Note that the file name will be a combination of the directory name ("documents") and the file name returned by readdir().
Note too that you should probably check for directories (or, at least, for "." and "..", the current and parent directories).
The book "Ruminations on C++" by Andrew Koenig and Barbara Moo has a chapter that discusses how to wrap the opendir() family of functions in C++ to make them behave better for a C++ program.
Heather asks:
What do I put in getline() instead of cin?

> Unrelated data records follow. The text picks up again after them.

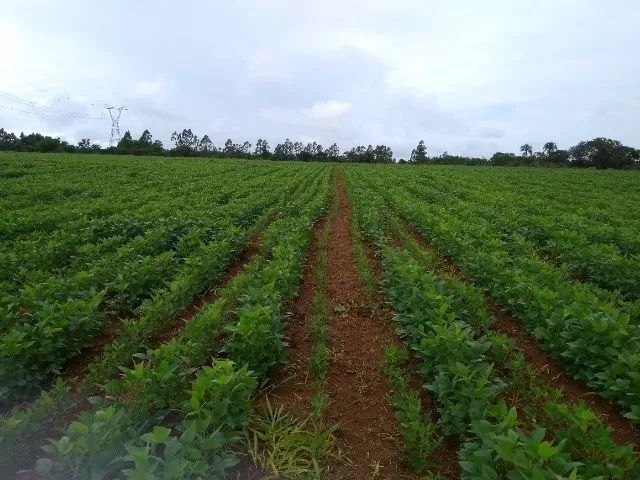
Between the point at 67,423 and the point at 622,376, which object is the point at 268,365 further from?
the point at 622,376

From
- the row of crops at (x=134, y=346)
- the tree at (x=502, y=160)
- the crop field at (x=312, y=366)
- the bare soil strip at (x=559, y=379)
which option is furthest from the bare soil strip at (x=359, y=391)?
the tree at (x=502, y=160)

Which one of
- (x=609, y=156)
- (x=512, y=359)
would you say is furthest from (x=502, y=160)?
(x=512, y=359)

The code at the moment reads from standard input, aka cin at the moment. That means that if you launch your program with ./a.out < program.cpp, it will read your program.cpp file, regardless of what it finds in the directory. So, you need to create a new input file stream based on the file you've found with readdir():
while (pent = readdir(pdir))
{
...create name from "documents" and pent->d_name
...check that name is not a directory
...open the file for reading (only) and check that it succeeded
...use a variable such as fin for the file stream
// read in values line by line, then word by word
while (getline(fin, line))
{
...processing of lines as before...
}
}
You probably can get away with just opening the directories since the first read operation (via getline()) will fail (but you should probably arrange to skip the . and .. directory entries based on their name). If fin is a local variable in the loop, then when the outer loop cycles around, fin will be destroyed, which should close the file.